Automated multi-dimensional baselining

Context-rich data collection and baselining are the two fundamental pillars that anomaly detection is built on. A huge amount of high-quality and accurate data is necessary to determine baselines that can effectively be used to distinguish between normal and anomalous situations. This distinction however is often blurred due to high data fluctuation or simply because the definition of “normal” is very much context-specific and changes as applications, platforms, infrastructure, and algorithms evolve. This makes the generation of accurate alerts a real challenge.

When an alert is created for a situation that is indeed anomalous, it is a true positive, while if the situation is in fact normal, the alert is false positive. It's also possible that an abnormal situation is missed and therefore no alert is generated. This is characterized as a false negative. True negatives are normal cases that were correctly identified as non-anomalous events. To generate accurate alerts an anomaly detection system should aim at maximizing true positives and true negatives while minimizing false positives and false negatives. To achieve this goal, Dynatrace has developed an intelligent baselining approach.

Dynatrace AI learns the typical reference values of application and service response times, error rates, and traffic.

Traffic

Dynatrace application traffic anomaly detection is based on the assumption that most business traffic follows predictable daily and weekly traffic patterns. Dynatrace automatically learns each application's unique traffic patterns. Alerting on traffic spikes and drops begins after a learning period of one week because baselining requires a full week’s worth of traffic to learn daily and weekly patterns.

Following the learning period, Dynatrace forecasts the next week’s traffic and then compares the actual incoming application traffic with the prediction. If Dynatrace detects a statistically significant deviation from forecasted traffic levels, it raises an alert.

Error rate

Dynatrace also alerts on failures. Alerting on error rate increases begins once the baseline cube is ready and the application or service has run for at least 20% of a week (7 days).

For new services detected less than 24 hours ago, several adapted baselines are calculated in smaller intervals, enabling you to start monitoring as soon as possible. After the first 24-hour threshold is reached, adapted baselines are calculated at regular intervals on a daily basis.

Again, each baseline cube cell also contains the measured error rate. This perfectly adapts to individual browser versions that can show either a higher or lower error rate compared to other browser types.

Response time

For response times, Dynatrace collects references for the median (above which are the slowest 50% of all callers) and the 90th percentile (the slowest 10% of all callers). A slowdown event is raised if the typical response times for either the median or the 90th percentiles degrade.

Dynatrace places special emphasis on the 10% of slowest response times experienced by your customers. This is because if you only know the average (median or mean) response times experienced by the majority of your customers, you'll miss a crucial point: Some of your customers are experiencing unacceptable performance problems! Consider a typical search service that performs some database calls. The response time of these database calls may vary greatly depending on whether or not the requests can be served from cache or if they must be pulled from the database. Median response time measurements in such a scenario are insufficient because although the majority of your customers (those having their database requests served from the cache) are experiencing acceptable response times, a portion of your customers (those having database requests pulled from the database) are experiencing unacceptable performance. Placing monitoring emphasis on the slowest 10% of your customers resolves such issues. Alerting on response time degradations begins once the baseline cube is ready and the application or service has run for at least 20% of a week (7 days).

For new services detected less than 24 hours ago, several adapted baselines are calculated in smaller intervals, which ensures that you can start monitoring them as soon as possible. After the first 24-hour threshold is reached, adapted baselines are calculated at regular intervals on a daily basis.

#### [BRIEF 1]
Count the lines in the entries below that contain the string "orange", treating uppercase and lowercase as different. Reply with the number only.

Stored items
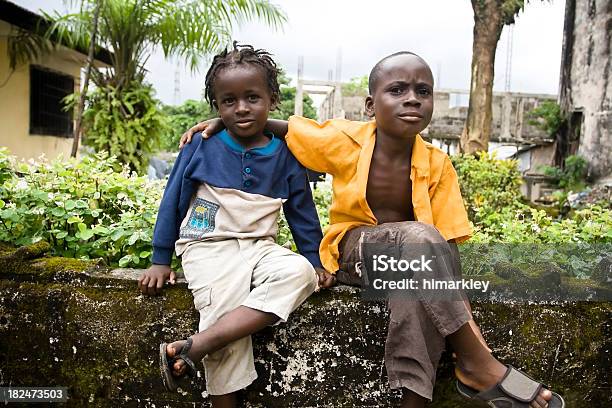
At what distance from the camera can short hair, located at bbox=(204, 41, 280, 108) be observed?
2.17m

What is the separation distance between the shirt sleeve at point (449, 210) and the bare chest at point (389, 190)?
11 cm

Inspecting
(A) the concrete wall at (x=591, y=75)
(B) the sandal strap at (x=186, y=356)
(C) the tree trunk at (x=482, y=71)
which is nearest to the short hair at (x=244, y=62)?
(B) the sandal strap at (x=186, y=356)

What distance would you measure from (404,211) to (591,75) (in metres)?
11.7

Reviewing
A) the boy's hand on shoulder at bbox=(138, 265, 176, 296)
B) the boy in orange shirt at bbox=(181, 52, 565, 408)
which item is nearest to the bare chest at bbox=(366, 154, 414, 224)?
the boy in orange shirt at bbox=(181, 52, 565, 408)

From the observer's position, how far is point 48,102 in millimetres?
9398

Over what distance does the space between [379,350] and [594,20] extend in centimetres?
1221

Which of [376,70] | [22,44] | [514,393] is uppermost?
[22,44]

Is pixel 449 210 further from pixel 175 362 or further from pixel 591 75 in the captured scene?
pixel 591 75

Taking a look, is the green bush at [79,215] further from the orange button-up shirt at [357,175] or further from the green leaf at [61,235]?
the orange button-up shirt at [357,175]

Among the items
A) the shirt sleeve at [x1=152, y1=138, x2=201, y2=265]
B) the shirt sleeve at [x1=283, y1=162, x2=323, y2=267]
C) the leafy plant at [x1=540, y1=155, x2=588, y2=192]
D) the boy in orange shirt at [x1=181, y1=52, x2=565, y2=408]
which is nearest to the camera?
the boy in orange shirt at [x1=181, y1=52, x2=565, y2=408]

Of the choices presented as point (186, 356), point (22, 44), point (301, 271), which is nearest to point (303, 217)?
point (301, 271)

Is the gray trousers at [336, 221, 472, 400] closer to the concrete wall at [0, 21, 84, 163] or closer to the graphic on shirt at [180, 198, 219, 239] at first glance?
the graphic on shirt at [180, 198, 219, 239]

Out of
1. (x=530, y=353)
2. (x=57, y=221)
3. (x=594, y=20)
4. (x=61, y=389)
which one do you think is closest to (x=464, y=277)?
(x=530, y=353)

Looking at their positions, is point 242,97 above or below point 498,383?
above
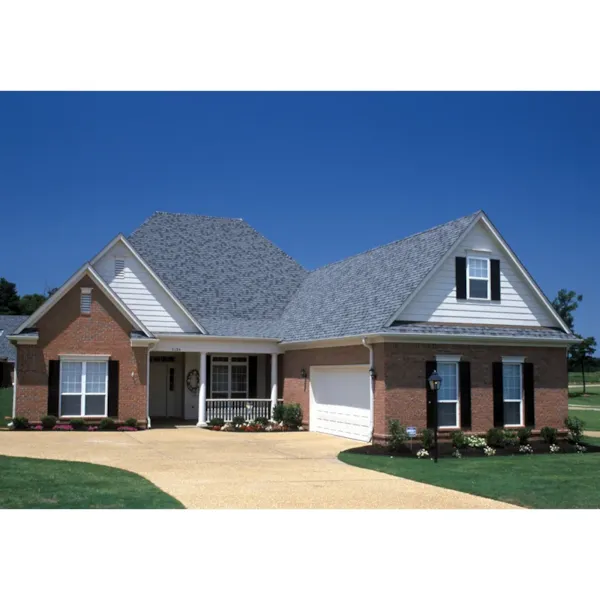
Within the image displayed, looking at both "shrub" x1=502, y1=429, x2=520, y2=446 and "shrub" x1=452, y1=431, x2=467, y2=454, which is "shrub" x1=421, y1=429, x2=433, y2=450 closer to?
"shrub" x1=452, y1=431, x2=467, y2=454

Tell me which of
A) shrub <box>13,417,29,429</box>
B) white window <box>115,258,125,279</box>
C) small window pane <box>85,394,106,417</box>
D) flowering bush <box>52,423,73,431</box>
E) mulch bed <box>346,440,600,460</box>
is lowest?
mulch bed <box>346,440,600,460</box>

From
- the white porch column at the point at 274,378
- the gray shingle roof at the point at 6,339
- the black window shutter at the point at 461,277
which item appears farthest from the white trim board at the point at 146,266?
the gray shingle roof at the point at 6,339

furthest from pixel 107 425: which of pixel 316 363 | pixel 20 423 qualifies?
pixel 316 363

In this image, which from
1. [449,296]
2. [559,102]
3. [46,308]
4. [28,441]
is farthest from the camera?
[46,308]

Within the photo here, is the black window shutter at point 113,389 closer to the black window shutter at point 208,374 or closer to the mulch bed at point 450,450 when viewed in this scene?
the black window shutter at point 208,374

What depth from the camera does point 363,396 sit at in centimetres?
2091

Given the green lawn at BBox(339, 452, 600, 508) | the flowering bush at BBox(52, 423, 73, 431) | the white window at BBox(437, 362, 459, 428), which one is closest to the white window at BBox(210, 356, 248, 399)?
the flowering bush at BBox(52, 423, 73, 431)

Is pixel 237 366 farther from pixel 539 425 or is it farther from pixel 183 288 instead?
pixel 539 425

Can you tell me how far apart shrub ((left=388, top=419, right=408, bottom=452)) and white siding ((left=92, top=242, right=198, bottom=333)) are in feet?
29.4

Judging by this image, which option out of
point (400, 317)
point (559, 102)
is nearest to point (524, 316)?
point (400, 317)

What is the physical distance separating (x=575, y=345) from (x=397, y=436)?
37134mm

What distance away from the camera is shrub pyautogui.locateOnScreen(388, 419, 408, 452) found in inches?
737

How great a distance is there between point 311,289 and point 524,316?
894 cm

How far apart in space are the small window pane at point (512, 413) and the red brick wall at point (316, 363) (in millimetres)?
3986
--
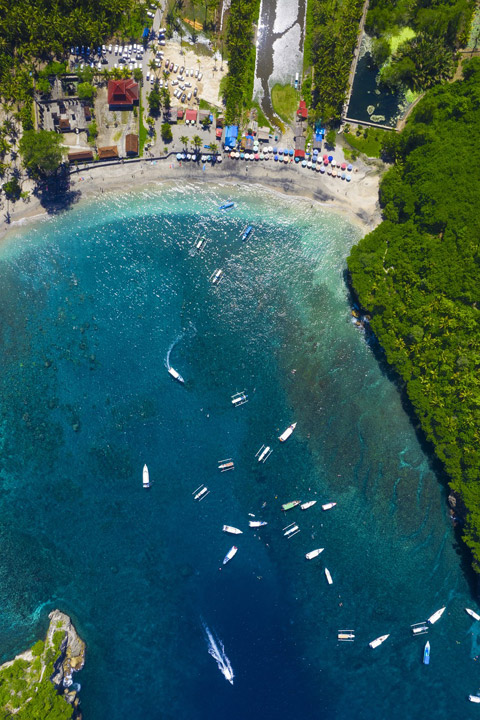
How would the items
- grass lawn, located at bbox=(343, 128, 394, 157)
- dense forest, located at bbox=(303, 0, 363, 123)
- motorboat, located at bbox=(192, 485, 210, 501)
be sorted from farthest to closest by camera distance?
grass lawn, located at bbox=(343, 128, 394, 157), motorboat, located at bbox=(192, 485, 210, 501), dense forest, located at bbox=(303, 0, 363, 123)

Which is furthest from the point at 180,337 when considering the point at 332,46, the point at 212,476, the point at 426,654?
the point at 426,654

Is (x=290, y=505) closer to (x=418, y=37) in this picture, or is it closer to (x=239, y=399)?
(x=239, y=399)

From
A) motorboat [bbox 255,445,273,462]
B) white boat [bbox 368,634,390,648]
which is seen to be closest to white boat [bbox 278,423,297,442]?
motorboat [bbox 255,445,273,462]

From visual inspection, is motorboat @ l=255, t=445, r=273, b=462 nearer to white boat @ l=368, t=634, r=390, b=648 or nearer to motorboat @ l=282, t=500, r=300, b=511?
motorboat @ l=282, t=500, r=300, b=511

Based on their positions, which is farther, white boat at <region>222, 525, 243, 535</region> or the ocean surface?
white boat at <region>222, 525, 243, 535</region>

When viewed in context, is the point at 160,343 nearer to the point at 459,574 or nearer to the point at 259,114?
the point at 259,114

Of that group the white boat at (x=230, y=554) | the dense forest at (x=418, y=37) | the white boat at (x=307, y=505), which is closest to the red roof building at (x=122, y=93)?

#### [BRIEF 2]
From the page on automated baselining, reproduce everything from "When an alert" down to "rates, and traffic." word for word.

#### [EXERCISE OUTPUT 1]
6

#### [EXERCISE OUTPUT 2]
When an alert is created for a situation that is indeed anomalous, it is a true positive, while if the situation is in fact normal, the alert is false positive. It's also possible that an abnormal situation is missed and therefore no alert is generated. This is characterized as a false negative. True negatives are normal cases that were correctly identified as non-anomalous events. To generate accurate alerts an anomaly detection system should aim at maximizing true positives and true negatives while minimizing false positives and false negatives. To achieve this goal, Dynatrace has developed an intelligent baselining approach.

Dynatrace AI learns the typical reference values of application and service response times, error rates, and traffic.